This page provides a basic introduction to using the HECToR GPGPU testbed system. It includes hardware details; information on the software on the system; compiling code and running jobs.

HECToR GPGPU Testbed

The HECToR GPGPU testbed machine has been provided for researchers to test their scientific codes and problems on a modern GPGPU-accelerated system.

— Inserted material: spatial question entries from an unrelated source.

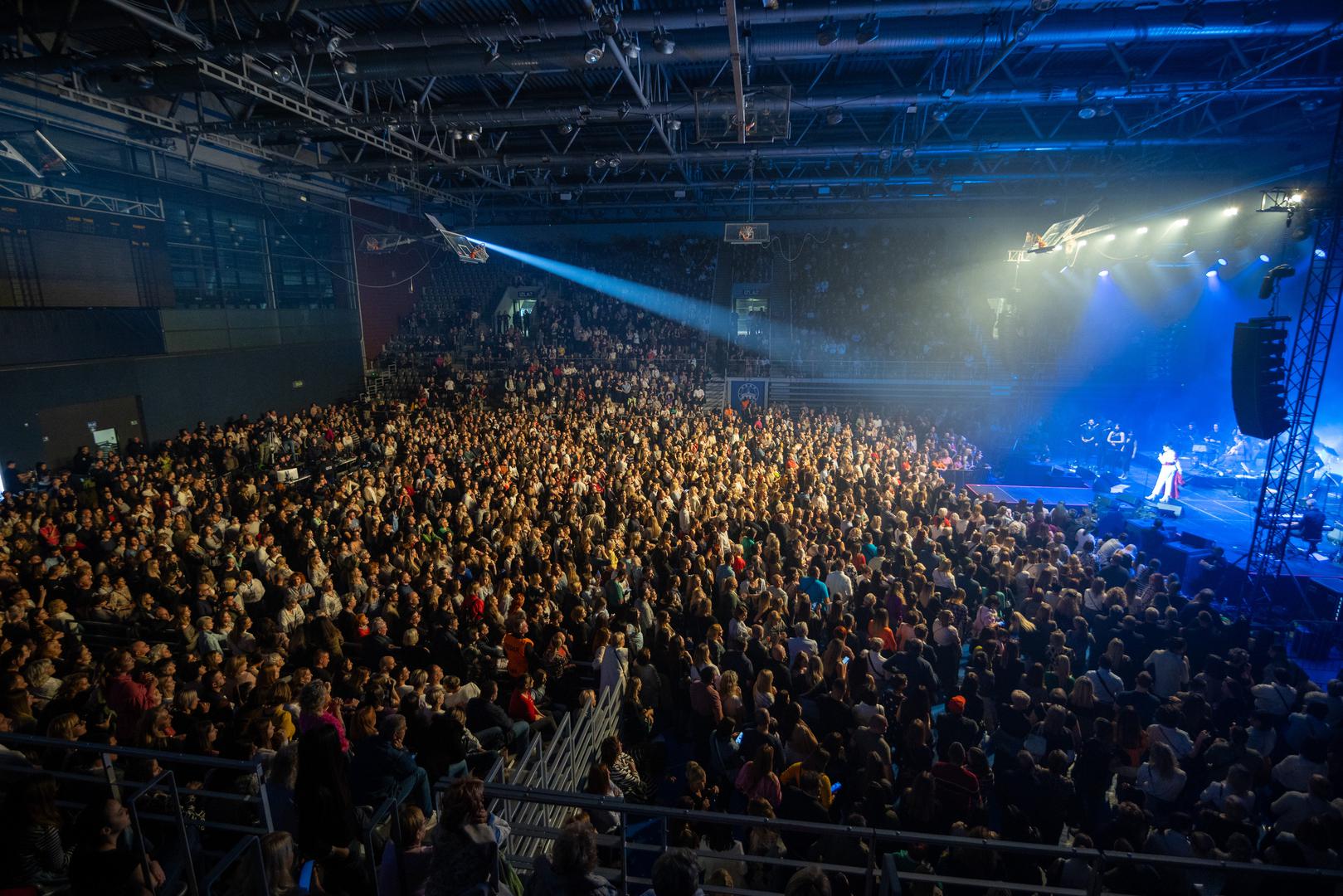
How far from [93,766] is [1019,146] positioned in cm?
1534

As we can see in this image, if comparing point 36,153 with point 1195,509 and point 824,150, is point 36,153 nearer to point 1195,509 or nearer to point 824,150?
point 824,150

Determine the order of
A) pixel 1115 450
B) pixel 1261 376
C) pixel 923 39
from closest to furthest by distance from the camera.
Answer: pixel 923 39 → pixel 1261 376 → pixel 1115 450

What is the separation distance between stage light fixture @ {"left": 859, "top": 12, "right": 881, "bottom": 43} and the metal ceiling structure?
30 millimetres

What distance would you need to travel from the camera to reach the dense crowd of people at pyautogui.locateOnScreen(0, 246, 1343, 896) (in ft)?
10.7

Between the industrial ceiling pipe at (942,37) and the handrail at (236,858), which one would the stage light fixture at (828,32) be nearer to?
the industrial ceiling pipe at (942,37)

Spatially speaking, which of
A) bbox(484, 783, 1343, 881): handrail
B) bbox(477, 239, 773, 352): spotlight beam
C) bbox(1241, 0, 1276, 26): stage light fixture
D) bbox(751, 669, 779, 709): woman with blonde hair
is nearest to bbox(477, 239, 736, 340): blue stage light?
bbox(477, 239, 773, 352): spotlight beam

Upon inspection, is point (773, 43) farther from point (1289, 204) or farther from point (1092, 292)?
point (1092, 292)

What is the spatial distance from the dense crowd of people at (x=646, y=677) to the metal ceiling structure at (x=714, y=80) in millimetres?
5776

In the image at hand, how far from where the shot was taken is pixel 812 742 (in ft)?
14.3

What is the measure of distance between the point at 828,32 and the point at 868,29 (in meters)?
0.45

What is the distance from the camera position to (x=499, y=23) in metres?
7.22

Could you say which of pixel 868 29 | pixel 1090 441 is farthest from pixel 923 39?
pixel 1090 441

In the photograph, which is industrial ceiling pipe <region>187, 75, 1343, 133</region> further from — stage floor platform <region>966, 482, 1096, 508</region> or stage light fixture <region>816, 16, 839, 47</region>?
stage floor platform <region>966, 482, 1096, 508</region>

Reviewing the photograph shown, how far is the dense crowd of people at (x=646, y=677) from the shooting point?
3.27 meters
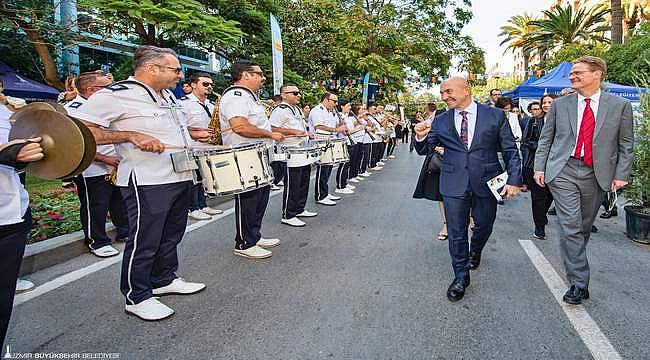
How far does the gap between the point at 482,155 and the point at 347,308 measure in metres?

Accessing the GPGPU Machine

Once you have successfully applied for an account on the testbed via SAFE, you can access the frontend node via a SSH connection to:

<username>@gpu.hector.ac.uk

Note : Your GPU password is not synchronised with your HECToR password

Hardware Details

Frontend node

The frontend node has a single quad-core Intel Xeon 1.87GHz cpu (E5502) and a single NVidia C2050 GPU card. Please note that the GPU card on the frontend is for debugging only - please do not run large production runs on the frontend node.

Compute nodes

Currently the testbed machine has four compute nodes connected by Quad-band Infiniband interconnects. All of the compute nodes have a single quad-core Intel Xeon 2.4GHz CPU (E5620) and 32 GB of main memory. Three of the compute nodes (gpu1, gpu2, gpu3) have 4 NVidia Fermi GPGPU cards installed and the remaining compute node (gpu4) has 2 AMD FirePro GPGPU cards installed. The layout is summarised in the table below.

Compute NodeCPUMain MemoryGPGPU Cards
gpu1Quad-core Intel Xeon 2.4GHz32GB4x NVidia Fermi C2050 (3GB Memory)
gpu2Quad-core Intel Xeon 2.4GHz32GB4x NVidia Fermi C2050 (3GB Memory)
gpu3Quad-core Intel Xeon 2.4GHz32GB1x NVidia Fermi C2050 (3GB Memory)
3x NVidia Fermi C2070 (6GB Memory)
gpu4Quad-core Intel Xeon 2.4GHz32GB2x AMD FirePro V7800

System Software and Compilers

The following software is installed on the testbed:

  • PGI 11 Compiler Suite - Includes support for CUDA Fortran and PGI Accelerator directives
  • GNU Compiler Suite
  • MPICH MPI Library (PGI and GNU versions)
  • Infiniband Verbs Library
  • NVidia CUDA Toolkit
  • ATI Stream Library
  • DDT Debugger with GPGPU support

Simulation Packages

If you have any requests for software packages to be installed on the system, please contact the HECToR Helpdesk.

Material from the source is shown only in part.